There is a tangible link between this and present day government. The same incongruous reasoning is presented in many terrorism cases; that the exhibition of any evidence would be a threat to national security. This effectively sanctions the state to withhold information, which invariably should be freely available. This can be seen in a recent quote from Barack Obama referencing the release of photographs showing the body of Osama Bin Laden, he said “given the graphic nature of these photos it would create a national security risk”2qr
Zola openly condemns anti-Semitism, one of the most prolific antagonisms to shape history. He denounces this discrimination when he says, ‘the hunting for the "dirty Jews", which dishonours our time.’
The hatred for the Jewish community in right-wing France in the late nineteenth century is comparable to and a likely pre cursor to the Nazi Parties Final Solution. The French administrations were notorious for scapegoating Jews. Under the rule of Napoleon III, the French were defeated, captured and humiliated by the Prussians at the Battle of Sedan in 1871. To avoid the degradation of accepting his prestigious and illustrious army had been overwhelmed by Prussian forces, a conspiracy theory pertaining to a Jewish syndicate was used as a scapegoat. Anti-Semitism towards the top of the French military hierarchy was also rife. Zola notes that Major Picquart re-opened the case and pleaded with his superior Dreyfus’ innocence, but was unsympathetically denounced. The superior dismissed, ‘What is it to you if a Jew rots on Devil’s Island’.

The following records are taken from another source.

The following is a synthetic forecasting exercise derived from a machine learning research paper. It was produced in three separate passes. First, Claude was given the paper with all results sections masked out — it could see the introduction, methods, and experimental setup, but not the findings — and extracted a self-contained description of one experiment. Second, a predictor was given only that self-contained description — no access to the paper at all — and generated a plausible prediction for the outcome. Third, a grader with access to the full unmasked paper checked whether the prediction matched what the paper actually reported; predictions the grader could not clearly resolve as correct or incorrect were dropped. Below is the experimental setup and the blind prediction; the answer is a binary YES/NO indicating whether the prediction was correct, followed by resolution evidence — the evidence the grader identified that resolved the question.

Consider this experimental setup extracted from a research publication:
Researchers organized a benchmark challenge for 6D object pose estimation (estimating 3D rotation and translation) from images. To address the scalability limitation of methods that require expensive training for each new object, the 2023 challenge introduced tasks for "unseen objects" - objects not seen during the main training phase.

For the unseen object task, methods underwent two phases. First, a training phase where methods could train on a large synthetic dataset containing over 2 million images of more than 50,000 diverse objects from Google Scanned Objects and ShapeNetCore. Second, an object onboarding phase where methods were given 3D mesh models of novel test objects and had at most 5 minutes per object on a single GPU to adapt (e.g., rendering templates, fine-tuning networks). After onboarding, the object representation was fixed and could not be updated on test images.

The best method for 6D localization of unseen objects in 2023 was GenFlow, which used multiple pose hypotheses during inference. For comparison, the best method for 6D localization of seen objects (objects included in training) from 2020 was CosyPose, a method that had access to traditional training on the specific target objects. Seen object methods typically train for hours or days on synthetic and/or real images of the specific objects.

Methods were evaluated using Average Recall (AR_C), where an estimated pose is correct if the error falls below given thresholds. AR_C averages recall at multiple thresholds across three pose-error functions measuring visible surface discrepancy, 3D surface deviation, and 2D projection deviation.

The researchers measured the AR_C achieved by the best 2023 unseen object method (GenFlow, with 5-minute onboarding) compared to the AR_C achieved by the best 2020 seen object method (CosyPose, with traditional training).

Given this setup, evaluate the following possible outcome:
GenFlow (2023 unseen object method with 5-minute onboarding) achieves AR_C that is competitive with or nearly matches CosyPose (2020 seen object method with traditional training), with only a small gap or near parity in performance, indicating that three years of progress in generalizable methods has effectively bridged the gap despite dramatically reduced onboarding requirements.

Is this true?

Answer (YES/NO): YES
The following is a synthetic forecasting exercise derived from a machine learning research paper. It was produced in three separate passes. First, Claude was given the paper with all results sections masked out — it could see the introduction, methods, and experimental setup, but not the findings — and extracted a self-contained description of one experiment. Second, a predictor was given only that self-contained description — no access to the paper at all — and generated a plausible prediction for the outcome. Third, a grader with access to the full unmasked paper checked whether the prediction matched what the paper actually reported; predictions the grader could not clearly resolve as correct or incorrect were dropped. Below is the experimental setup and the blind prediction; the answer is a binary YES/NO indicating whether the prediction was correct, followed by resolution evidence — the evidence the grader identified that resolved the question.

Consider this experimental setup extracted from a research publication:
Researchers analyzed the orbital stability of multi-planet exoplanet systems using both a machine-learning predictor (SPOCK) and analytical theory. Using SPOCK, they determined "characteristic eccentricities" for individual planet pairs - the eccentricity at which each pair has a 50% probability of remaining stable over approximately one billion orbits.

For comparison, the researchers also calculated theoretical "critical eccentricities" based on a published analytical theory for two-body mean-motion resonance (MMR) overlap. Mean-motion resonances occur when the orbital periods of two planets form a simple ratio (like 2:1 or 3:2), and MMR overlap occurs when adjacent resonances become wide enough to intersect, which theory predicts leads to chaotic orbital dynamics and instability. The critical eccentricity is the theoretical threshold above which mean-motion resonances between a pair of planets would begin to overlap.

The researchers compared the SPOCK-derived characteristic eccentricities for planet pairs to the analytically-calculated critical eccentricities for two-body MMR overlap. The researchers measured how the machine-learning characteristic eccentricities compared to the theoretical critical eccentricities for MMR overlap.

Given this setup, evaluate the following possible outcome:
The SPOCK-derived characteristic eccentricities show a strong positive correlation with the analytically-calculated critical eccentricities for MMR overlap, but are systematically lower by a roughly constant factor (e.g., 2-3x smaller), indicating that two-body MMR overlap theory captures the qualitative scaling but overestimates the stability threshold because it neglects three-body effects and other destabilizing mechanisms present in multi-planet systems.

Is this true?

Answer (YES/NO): NO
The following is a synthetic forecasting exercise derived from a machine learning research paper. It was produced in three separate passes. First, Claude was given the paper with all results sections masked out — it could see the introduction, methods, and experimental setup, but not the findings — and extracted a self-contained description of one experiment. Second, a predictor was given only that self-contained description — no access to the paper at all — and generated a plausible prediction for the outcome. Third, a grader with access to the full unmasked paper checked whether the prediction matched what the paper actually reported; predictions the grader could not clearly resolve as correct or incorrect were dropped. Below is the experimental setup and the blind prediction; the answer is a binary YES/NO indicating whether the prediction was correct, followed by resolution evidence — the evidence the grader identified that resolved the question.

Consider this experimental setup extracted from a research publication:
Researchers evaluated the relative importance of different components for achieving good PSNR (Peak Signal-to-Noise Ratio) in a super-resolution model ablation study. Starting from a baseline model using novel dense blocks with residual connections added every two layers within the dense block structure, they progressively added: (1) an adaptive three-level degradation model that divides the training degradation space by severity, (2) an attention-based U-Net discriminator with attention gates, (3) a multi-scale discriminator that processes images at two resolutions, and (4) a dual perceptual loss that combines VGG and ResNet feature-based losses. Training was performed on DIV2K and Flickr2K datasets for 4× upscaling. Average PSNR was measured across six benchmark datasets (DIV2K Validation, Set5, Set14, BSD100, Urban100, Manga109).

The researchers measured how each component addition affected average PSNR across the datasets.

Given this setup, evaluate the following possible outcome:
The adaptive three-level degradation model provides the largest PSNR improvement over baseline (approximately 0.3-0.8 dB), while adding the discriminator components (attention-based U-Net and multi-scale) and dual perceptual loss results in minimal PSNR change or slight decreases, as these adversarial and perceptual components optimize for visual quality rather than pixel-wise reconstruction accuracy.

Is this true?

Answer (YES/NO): NO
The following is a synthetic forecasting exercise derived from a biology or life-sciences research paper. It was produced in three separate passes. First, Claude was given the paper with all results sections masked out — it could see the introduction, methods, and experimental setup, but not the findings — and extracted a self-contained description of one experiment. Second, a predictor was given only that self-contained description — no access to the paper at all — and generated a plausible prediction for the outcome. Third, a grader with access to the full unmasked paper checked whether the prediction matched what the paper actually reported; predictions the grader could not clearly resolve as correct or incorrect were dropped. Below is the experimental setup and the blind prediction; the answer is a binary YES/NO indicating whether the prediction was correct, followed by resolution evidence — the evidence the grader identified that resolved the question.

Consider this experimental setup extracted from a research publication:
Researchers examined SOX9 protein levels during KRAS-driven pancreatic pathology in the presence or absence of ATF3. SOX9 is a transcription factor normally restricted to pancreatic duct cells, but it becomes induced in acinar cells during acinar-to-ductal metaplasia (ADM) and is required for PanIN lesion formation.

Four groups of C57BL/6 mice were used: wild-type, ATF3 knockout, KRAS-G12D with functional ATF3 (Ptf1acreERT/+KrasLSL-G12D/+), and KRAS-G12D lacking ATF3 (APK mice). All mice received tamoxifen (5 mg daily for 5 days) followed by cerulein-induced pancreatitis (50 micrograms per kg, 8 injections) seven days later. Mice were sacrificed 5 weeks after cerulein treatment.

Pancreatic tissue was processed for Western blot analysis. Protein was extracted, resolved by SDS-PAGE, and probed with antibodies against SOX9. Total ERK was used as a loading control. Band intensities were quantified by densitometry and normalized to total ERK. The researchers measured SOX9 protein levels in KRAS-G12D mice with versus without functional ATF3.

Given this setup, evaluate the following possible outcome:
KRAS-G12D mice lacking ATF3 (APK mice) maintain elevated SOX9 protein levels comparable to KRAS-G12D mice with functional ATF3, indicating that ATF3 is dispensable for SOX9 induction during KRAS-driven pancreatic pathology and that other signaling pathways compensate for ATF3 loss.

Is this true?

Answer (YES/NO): NO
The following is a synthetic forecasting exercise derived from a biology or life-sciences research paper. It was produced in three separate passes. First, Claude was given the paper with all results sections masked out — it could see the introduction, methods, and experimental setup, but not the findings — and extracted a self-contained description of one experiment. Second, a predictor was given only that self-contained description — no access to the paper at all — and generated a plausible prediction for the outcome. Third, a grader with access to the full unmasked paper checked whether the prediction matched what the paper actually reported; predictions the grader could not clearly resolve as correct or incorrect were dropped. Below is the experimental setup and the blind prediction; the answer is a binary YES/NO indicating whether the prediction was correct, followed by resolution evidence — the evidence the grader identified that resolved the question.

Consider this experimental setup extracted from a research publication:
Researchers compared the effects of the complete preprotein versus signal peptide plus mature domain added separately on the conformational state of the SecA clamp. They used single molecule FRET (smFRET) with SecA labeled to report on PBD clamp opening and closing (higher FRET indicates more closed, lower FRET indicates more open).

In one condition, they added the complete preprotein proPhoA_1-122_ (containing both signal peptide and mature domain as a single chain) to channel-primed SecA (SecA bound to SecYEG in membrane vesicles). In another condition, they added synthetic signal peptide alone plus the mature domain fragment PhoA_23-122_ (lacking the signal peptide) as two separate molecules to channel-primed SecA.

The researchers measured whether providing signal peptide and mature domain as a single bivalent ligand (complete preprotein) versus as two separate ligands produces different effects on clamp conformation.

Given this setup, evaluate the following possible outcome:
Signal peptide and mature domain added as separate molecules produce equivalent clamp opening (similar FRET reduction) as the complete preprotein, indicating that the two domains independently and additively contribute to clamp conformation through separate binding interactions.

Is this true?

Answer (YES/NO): NO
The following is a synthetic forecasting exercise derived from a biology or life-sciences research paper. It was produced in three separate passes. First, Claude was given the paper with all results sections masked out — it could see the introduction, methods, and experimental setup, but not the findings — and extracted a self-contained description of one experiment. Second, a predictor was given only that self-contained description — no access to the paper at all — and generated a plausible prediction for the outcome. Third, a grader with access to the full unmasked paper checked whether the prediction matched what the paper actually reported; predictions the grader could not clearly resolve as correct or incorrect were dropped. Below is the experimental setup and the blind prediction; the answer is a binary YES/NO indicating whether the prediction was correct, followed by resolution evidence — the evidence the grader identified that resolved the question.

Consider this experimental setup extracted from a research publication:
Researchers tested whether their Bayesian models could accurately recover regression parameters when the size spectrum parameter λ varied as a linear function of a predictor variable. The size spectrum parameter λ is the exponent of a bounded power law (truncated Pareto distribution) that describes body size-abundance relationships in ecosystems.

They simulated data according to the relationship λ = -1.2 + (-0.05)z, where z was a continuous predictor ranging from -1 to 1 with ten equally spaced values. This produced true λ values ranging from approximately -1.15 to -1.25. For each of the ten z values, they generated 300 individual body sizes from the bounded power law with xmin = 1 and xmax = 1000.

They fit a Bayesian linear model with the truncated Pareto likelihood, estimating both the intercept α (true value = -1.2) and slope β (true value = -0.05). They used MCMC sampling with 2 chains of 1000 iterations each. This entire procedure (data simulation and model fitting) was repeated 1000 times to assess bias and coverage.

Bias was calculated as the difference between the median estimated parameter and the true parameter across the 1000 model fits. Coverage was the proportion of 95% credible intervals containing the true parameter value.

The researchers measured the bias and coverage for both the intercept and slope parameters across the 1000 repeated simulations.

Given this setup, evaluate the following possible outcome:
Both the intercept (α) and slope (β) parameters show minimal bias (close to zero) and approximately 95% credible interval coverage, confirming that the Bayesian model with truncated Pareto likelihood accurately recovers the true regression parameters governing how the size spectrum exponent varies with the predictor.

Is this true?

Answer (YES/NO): YES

Zola was not shy in attacking the integrity of the French military command, he writes, ‘Here for a year General Billot, General De Boisdeffre and General Gonse have known that Dreyfus is innocent, and they kept this appalling thing to themselves! And these people sleep at night’. This attack on the truthfulness of the administration has modern day implications. It can be associated with the undisclosed information about civilian casualties in Iraq and Afghanistan, revealed to the general public through Wikileaks. This is also demonstrated in the concealment of the mistreatment of prisoners of war, for example at Guantanamo Bay.

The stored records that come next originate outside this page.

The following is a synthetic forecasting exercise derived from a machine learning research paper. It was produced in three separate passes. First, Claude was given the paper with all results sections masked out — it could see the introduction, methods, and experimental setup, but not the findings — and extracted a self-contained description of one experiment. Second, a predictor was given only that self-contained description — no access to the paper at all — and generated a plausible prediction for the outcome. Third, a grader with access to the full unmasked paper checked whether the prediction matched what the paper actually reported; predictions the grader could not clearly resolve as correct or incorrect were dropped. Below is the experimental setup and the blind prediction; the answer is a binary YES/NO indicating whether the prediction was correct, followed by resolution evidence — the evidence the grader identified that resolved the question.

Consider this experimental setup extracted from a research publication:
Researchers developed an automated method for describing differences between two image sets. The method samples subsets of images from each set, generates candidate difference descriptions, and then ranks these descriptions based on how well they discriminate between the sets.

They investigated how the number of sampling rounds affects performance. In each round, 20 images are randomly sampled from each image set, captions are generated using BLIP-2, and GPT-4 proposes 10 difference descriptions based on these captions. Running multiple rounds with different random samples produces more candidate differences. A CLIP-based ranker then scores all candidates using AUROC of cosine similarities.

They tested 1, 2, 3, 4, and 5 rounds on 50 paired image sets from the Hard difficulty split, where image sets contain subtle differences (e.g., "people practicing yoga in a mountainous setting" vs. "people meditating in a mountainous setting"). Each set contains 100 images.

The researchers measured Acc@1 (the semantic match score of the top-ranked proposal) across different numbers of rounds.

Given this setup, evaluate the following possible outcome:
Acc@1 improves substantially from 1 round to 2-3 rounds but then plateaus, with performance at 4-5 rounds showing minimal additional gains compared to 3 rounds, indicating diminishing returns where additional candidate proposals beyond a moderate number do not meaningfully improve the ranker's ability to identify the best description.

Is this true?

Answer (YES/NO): YES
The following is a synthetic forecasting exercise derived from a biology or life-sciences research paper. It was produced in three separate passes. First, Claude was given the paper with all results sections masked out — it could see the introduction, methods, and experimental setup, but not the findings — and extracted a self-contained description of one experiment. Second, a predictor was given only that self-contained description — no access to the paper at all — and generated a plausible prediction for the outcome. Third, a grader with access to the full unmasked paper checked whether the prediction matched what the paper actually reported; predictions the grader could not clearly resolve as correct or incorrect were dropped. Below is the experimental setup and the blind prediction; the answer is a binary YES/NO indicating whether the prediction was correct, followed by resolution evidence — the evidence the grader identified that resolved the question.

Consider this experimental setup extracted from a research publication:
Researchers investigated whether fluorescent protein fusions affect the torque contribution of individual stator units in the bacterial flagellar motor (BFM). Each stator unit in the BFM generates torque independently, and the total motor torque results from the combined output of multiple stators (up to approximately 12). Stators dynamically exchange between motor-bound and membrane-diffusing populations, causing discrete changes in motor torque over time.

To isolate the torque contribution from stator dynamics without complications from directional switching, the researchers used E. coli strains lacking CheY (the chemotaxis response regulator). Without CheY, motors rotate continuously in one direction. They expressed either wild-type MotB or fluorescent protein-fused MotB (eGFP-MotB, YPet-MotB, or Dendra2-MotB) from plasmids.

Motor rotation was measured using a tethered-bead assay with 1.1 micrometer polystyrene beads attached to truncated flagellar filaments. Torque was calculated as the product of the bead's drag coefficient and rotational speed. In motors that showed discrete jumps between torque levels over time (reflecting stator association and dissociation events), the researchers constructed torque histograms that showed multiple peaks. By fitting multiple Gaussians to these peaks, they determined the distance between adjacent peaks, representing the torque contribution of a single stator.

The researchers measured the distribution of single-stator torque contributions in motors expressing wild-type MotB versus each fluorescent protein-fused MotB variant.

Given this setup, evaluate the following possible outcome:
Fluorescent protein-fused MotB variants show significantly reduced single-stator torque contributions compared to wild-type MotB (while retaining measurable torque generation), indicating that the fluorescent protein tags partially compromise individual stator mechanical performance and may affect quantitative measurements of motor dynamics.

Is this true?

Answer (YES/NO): YES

The genuine perpetrator, supplying French intelligence to the Germans, was Commander Esterhazy. The military were keen to keep Dreyfus on Devil’s Island; Intelligence Services even coached Esterhazy on how to lie in court, as well as co-conspiring with handwriting experts to secure Dreyfus’ conviction. The underlying connotations are that people in power potentially have control and authority beyond public awareness.
The cover ups and co-conspiring in the ‘Dreyfus Affair’ has left an indelible influence upon Western society. Conspiracy theories are endemic; most discerning people will perceive stories as incredulous until concrete evidence is provided. This is epitomised in the recent shooting of Osama Bin Laden, the US Government’s reluctance to release photographic evidence has left uncertainty in many people’s mind.

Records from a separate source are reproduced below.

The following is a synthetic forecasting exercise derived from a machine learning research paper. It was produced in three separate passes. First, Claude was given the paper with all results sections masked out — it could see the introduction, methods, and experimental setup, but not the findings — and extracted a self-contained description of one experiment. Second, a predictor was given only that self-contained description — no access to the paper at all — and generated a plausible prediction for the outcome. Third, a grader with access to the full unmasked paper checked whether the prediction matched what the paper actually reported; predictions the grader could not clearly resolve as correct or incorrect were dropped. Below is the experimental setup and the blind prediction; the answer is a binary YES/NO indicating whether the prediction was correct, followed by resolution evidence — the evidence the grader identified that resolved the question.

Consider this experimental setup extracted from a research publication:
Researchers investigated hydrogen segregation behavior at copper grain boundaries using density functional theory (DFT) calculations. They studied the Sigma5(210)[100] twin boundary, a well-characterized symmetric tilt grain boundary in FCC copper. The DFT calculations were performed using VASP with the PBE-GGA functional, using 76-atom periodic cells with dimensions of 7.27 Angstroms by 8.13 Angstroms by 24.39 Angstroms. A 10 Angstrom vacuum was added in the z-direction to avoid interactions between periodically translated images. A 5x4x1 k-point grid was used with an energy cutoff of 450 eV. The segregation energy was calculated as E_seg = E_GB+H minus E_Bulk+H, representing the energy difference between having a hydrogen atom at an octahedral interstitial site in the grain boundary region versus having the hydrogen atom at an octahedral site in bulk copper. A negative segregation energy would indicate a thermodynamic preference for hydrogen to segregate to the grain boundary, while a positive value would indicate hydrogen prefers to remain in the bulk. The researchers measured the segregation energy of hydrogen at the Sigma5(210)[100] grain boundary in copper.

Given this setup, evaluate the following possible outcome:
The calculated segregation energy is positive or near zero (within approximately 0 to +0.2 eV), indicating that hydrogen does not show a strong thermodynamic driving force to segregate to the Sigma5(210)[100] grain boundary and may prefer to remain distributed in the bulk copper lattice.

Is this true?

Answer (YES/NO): NO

Despite evident miscarriages of justice, the ‘Dreyfus Affair’ did not serve to unify people. It reinforced the divisiveness between the right and left wing parties and their supporters. Zola was exceptionally courageous writing; ‘I am not unaware of subjecting myself to articles 30 and 31 of the press law of July 29, 1881, which punishes the offense of slander. And it is voluntarily that I expose myself’. This shows the power of the individual and the impact far-left socialism can have upon a right-wing administration as well as the effect the media can have upon the spread of information and opinion.